WORK INSTRUCTIONS »
**1)** According to Hurd's Media Day remarks, what share of the business-to-business applications market is back office?
**2)** Copy out Hurd's Media Day remarks starting at "What follows is" and ending at "in B2B spending.", switching "GDP" to "gross domestic product" throughout.
**3)** Pick up Hurd's Media Day remarks where they stop and write what comes next.

TEXT »
..........

What follows is Hurd’s 10 most provocative statements at Oracle’s Media Day.

B2B Tech Spending Won’t Directly Follow Economic Growth

When you get to over 3 percent growth in GDP, generally tech should benefit from that. I do think most of what tech has benefited from has been in consumer tech as opposed to business-to-business tech.

Business-to-business tech is still very focused on trying to do a better job, taking care of technical debt that has built up over not just years but decades—trying to clean up its back-office systems so they talk to each other, and trying to clean up their front-office systems so they talk to the customer and do it seamlessly and deliver services.

So, I do think it’s a better economic environment. I don’t think we necessarily would take that GDP increase in growth and translate it necessarily into an exciting increase in B2B spending.

Current Economic Growth Uniquely Benefits NetSuite

I think the U.S. is doing very well. Particularly, U.S midmarket companies are getting benefit of an infusion of capital. They're investing.

Our NetSuite business has grown exponentially over the course of the past year, and that is mostly sold into small, medium business. Those growth rates have been outstanding. We've increased R&D, our number of sales reps, etc. but in the end its also been investment.

Changing SaaS Dynamics Will Help Oracle Seize B2B Market Share

We've got an applications market. Business-to business applications is roughly $125 billion. About 70 percent of that is back office, 30 percent of that is front office. Both are relatively fragmented. On-premises support revenue is the bulk of both categories. There's some emergent SaaS.

..........

GIVEN INFORMATION »
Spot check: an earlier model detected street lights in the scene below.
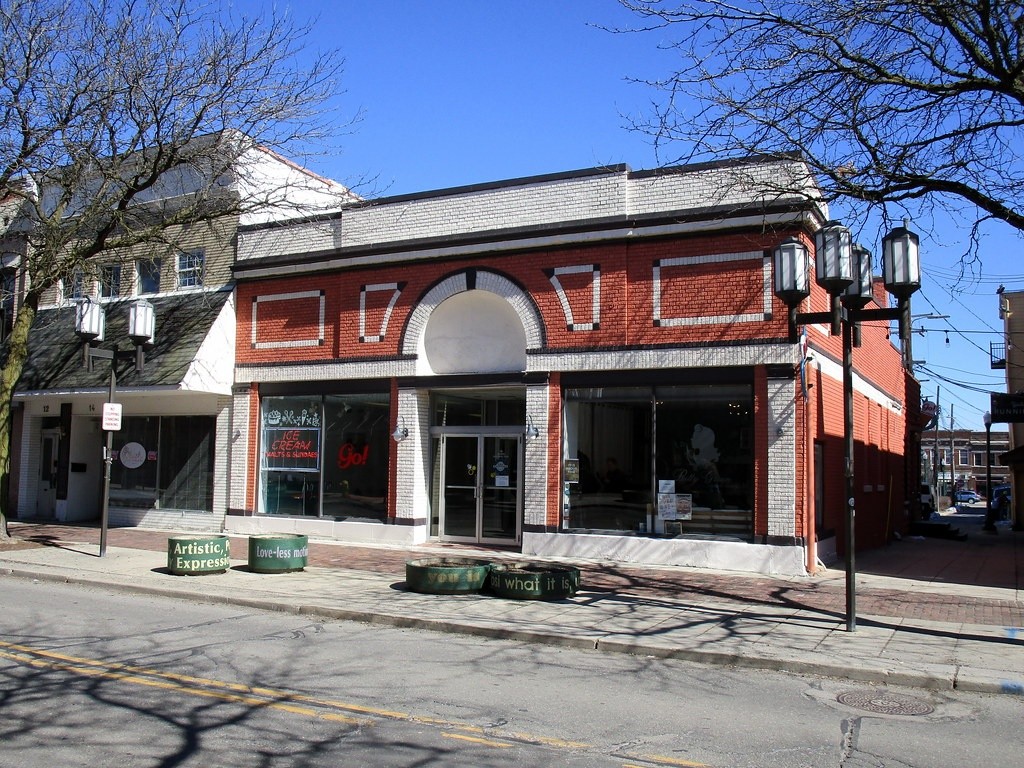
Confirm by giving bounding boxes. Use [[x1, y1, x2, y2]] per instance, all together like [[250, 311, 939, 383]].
[[923, 452, 928, 483], [72, 297, 158, 556], [941, 459, 946, 493], [983, 410, 997, 531], [772, 217, 920, 629]]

..........

ANSWERS IN ORDER »
**1)** About 70 percent.

**2)**
What follows is Hurd’s 10 most provocative statements at Oracle’s Media Day.

B2B Tech Spending Won’t Directly Follow Economic Growth

When you get to over 3 percent growth in gross domestic product, generally tech should benefit from that. I do think most of what tech has benefited from has been in consumer tech as opposed to business-to-business tech.

Business-to-business tech is still very focused on trying to do a better job, taking care of technical debt that has built up over not just years but decades—trying to clean up its back-office systems so they talk to each other, and trying to clean up their front-office systems so they talk to the customer and do it seamlessly and deliver services.

So, I do think it’s a better economic environment. I don’t think we necessarily would take that gross domestic product increase in growth and translate it necessarily into an exciting increase in B2B spending.

**3)**
There is another dynamic here.

There isn't just the growth of applications, but as these application markets move to SaaS, we wind up with a problem, or an opportunity I should say, in the sense that the SaaS market absorbs hardware, absorbs database, absorbs middleware. So that market actually grows exponentially by just simply having the nature of it being a very inclusive market.

That market is going to grow big time just by the nature of what it does.

SaaS Will Drive An Imminent Wave Of Consolidation

The biggest player in the back-office market has only 24 percent share in on-premises. That market will actually consolidate as the market moves more and more to SaaS.

Most of the companies beneath the top two, none of them really have more than 3 percent market share. Most of them don’t have the R&D to invest in getting to true SaaS—true cloud, true features.

I think we're seeing it consolidate. I think, by the time we're done … there will be a long tail there … there will only be a couple big SaaS suite providers.

There's just incredible levels of interest in getting out of these old legacy systems and getting into these modern SaaS systems with all the new modern features that come with it.

SaaS Is A Major Revenue Multiplier

There's a phenomenon—if you take a dollar of support … generally speaking our customers convert that dollar of support to $3, $4 as it relates to moving to SaaS.

They move their data center to us, they move their servers to us, they move their storage to us, they move their database to us, they move their middleware to us.

We wind up doing more than we did, we wind up gaining share if you will with the customer. The customer winds up saving 30 percent from all the various categories. That's a rough guideline.

So, for the customer it's a very attractive value proposition. Obviously for us it's an attractive value proposition. But just moving our existing user base … from on-premises support to SaaS would roughly double our applications revenue.

Moving our user base is extremely attractive.

Oracle Has A List Of Small Competitors It’s Ready To Conquer

We've got a long list of sort of underfunded competitors who have 1 percent, 2 percent market share that don't have the investment to be able to move to more modern capabilities the customers are now hoping for and expecting.

So we have a material opportunity to gain share.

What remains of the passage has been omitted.